▸ Directives
1: Translate this sentence from the laptop review into Spanish: "The onboard videocard is an ATi Radeon HD 3470 with 256mb of onboard RAM."
2: Copy word for word the part of the laptop review that opens with the words "By | February" and closes with "paid to plug.".

A tech review – Toshiba Satellite A300/0C3 (PSAGCA-0C301N)

By | February 1, 2018

Note: This is an old post from another blog I had at one time, that I found and copied this from. The laptop in the review is dated and useless but because this was a well received post at the time I’ve decided to repost it for posterity. First published on: Apr 24, 2009 @ 05:20

 

Being that this is usually a blog I post on a couple of times a year when something pisses me off enough to write on it, I don’t usually do things like a product review. But seeing as its 5am on a day I’m supposed to be up around this time on, I guess it can’t hurt to type for several hours about a product I’m not being paid to plug.

The laptop in question is the Toshiba Satellite A300/OC3, or according to all the fucking labels on it, the Toshiba Satellite A300 PSAGCA-OC301N which doesn’t seem to occur very frequently in google searches, making this laptop quite difficult (I use that word lightly) to find any non-commercial non-webstore sites containing any sort of technical information on. So here we go.

Off the shelf, this laptop comes with a 2ghz Intel Core 2 “Centrino” processor, with the model number T6400. It had 2ghz of RAM and a 320 5400RPM hard disk. The onboard videocard is an ATi Radeon HD 3470 with 256mb of onboard RAM. Straight out of the box, this laptop has the potential to replace an older Athlon X2, Pentium 4 or early model Core 2 Duo or Solo desktop computer, Bolstered with a larger hard disk, and some more RAM it can start to replace all but the medium-high to highest ended desktop computers. The machine comes pre-installed with Windows Vista Home Premium 32bit, but has the option to install Home Premium 64bit (Boot the machine while holding 0).

The wireless card in the machine is the Intel 5100, which works with Ubuntu linux straight out-of-the-box, and will even break a WEP connection using aircrack-ng (I broke my own home wireless as a test) without any need to change settings at all. Unfortunately it doesn’t like to work under OSX, however the onboard Realtek8168 LAN adapter appears to, although I haven’t really bothered. The range on the wireless card is pretty damned good too, I seem to be able to pick up my shitty netgear router from over 25 metres away, along with just about everyone in the houses adjacent’s wireless connections with pretty good signal. Unfortunately, the button that turns the wireless on and off is a switch, which sits on the very front of the machine. So if you’re a fat fuck, or lazy, and you have the laptop on your lap, resting against your gut, theres a good chance you’re going to accidently switch off the wireless, which is the most fucking irritating thing on the planet.

▸ Data section
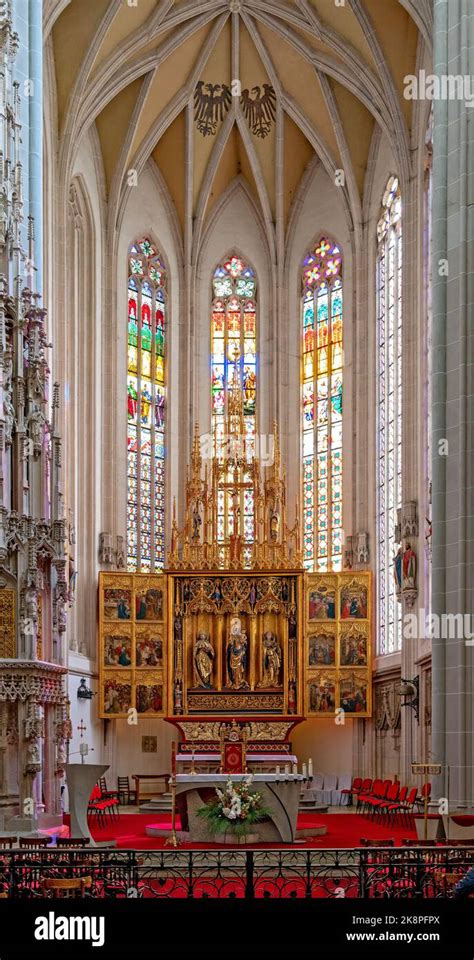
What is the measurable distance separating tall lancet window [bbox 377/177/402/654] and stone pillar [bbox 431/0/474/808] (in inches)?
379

==

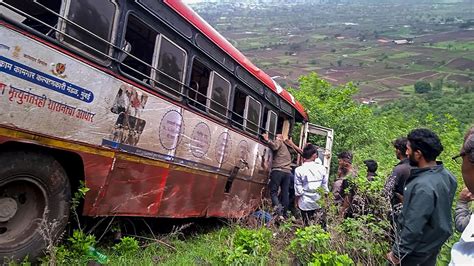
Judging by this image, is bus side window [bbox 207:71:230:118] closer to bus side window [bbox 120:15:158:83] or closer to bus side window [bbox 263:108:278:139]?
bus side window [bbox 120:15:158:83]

▸ Solutions for each task
1: La tarjeta de video integrada es una ATi Radeon HD 3470 con 256mb de RAM integrada.

2:
By | February 1, 2018

Note: This is an old post from another blog I had at one time, that I found and copied this from. The laptop in the review is dated and useless but because this was a well received post at the time I’ve decided to repost it for posterity. First published on: Apr 24, 2009 @ 05:20

 

Being that this is usually a blog I post on a couple of times a year when something pisses me off enough to write on it, I don’t usually do things like a product review. But seeing as its 5am on a day I’m supposed to be up around this time on, I guess it can’t hurt to type for several hours about a product I’m not being paid to plug.